Une prise de conscience mondiale

    Au vu de ces récentes constatations, les organisations internationales se mobilisent :

  • En 1997, le protocole de Kyoto engage les pays industrialisés signataires à réduire globalement d'environ 5 % leurs émissions de gaz à effet de serre par rapport à leur niveau en 1990, d'ici 2008-2012.
  • En 2005, le seuil de ratification des pays signataires est atteint : le protocole de Kyoto rentre donc en vigueur.
  • Puis, fin 2007, la conférence de Bali lance les négociations sur un accord qui succèderait au protocole de Kyoto, en 2012. L'objectif principal est de rallier les principaux émetteurs de CO2 (Chine, Etats-Unis, Australie, Inde…) aux nouvelles négociations qui devraient durer deux ans…

Les conséquences à prévoir

– Vagues de chaleur plus longues et plus intenses d'où disettes et famines, accroissement des maladies cardio-vasculaires et augmentation de la transmission de certaines maladies tropicales : paludisme, fièvre jaune, dengue, encéphalites.
– Elévation du niveau des mers de l'ordre de 50 cm à partir de 2100, soit une perte de terre de l'ordre de 17 % pour le Bangladesh, de 6 % pour les Pays-Bas.
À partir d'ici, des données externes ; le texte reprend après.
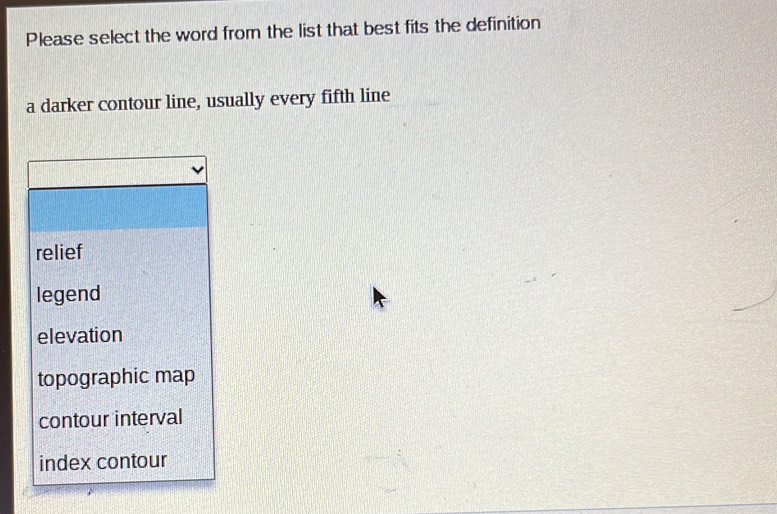 Please select the word from the list that best fits the definition
a darker contour line, usually every fifth line
relief
legend
elevation
topographic map
contour interval
index contour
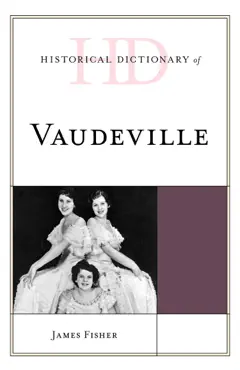 historical dictionary of vaudeville book cover image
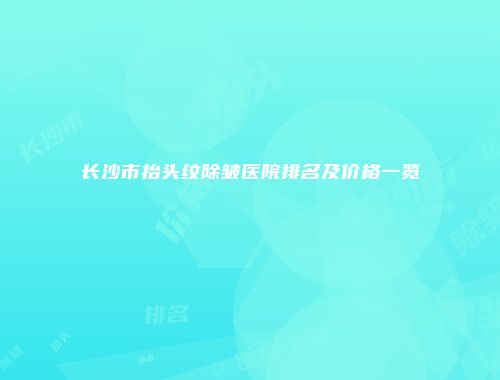 长沙市抬头纹除皱医院排名及价格一览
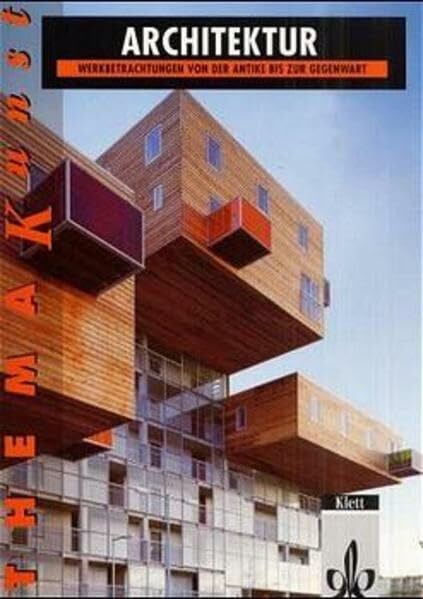 Architektur. Werkbetrachtungen von der Antike bis zur Gegenwart: Themenheft Klasse 11-13 (Thema Kunst)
En France, le delta du Rhône pourrait disparaître…Sur la planète, environ 100 millions d'habitants vivant dans les zones côtières seraient menacés.
– Modification des courants marins, ralentissement du Gulf Stream pouvant entraîner un fort refroidissement en Europe occidentale.
Il est indiscutable que l'alerte de l'opinion mondiale et les séries de mesures préconisées, depuis quelques décennies, pour lutter contre toute forme de pollution atmosphérique, sont, même en dehors d'un scénario catastrophe, absolument nécessaires. Il est donc urgent que les mentalités changent et que chacun s'efforce, à son niveau, de lutter contre l'émission de gaz dans l'atmosphère.

 

Le saviez-vous ?

Le dioxyde de carbone : qu'est-ce que c'est ? Non-combustible, incolore et inodore, le dioxyde de carbone est obtenu par la combustion ou l'oxydation de composés contenant du carbone (charbon, bois, pétrole, huiles, aliments), la fermentation de sucres, la respiration et la décomposition de matières organiques.